- _Opdracht_: Op welke datum vond volgens de brief van Maas aan Schafthuizen het telefoongesprek plaats waarin de geel gemarkeerde passages werden besproken?

- _Te analyseren tekst_:
------------------------------------------------------------------------

Op 23 december schrijft Maas aan Schafthuizen:
"In een telefoongesprek van 29 oktober hebben we deze geel gemarkeerde passages besproken en zijn we daaromtrent tot overeenstemming gekomen. Je stelde vast dat je blij was dat we er 'met wederzijds respect' uitgekomen waren. Vervolgens is jou door de uitgever ter controle een nieuwe uitdraai van de tekst toegestuurd, waarin zowel de door jou geëiste als de door ons besproken veranderingen waren aangebracht. Na bestudering van deze uitdraai heb je aan de uitgeverij nog enkele schrappingen opgegeven die je in eerste instantie over het hoofd had gezien. Ook deze wensen zijn gehonoreerd. Tegen mij verklaarde je toen dat het derde deel nu naar de zetter kon. Op de daarmee door jou gegeven toestemming om het derde deel in deze vorm uit te geven kun je niet eenzijdig terugkomen. Gegeven de bovenstaande feiten constateer ik dat er tussen ons een overeenkomst bestaat waardoor ik gerechtigd ben het derde deel van het boek - in de versie die op instigatie van jou is veranderd - ter uitgave aan te bieden en dat de uitgever gerechtigd is die uit te geven."

------------------------------------------------------------------------

- _Opgeslagen items uit een verzameling_:
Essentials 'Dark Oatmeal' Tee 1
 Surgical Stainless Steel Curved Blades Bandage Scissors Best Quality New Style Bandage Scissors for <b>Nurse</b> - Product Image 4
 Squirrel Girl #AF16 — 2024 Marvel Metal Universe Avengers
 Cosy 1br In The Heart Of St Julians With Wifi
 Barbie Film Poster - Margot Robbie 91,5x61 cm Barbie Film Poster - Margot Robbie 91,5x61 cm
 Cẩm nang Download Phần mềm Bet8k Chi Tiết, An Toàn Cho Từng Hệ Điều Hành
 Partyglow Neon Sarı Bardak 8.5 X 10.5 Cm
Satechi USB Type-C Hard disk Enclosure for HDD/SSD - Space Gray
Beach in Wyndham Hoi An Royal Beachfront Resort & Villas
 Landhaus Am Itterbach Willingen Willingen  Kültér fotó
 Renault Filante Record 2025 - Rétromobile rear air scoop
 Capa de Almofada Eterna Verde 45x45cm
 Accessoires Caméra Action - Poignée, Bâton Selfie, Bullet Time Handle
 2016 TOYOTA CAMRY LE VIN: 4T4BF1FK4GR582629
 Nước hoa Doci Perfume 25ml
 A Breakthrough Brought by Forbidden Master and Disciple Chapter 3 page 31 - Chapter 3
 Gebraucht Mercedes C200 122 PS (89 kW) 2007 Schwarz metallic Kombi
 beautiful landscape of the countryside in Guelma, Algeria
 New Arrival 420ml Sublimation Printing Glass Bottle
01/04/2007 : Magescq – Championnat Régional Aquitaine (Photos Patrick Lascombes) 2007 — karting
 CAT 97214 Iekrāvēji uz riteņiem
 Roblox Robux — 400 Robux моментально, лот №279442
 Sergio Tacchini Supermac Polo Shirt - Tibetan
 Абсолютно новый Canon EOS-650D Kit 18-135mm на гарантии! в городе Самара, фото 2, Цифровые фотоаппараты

------------------------------------------------------------------------

- _Antwoord_: Op 29 oktober.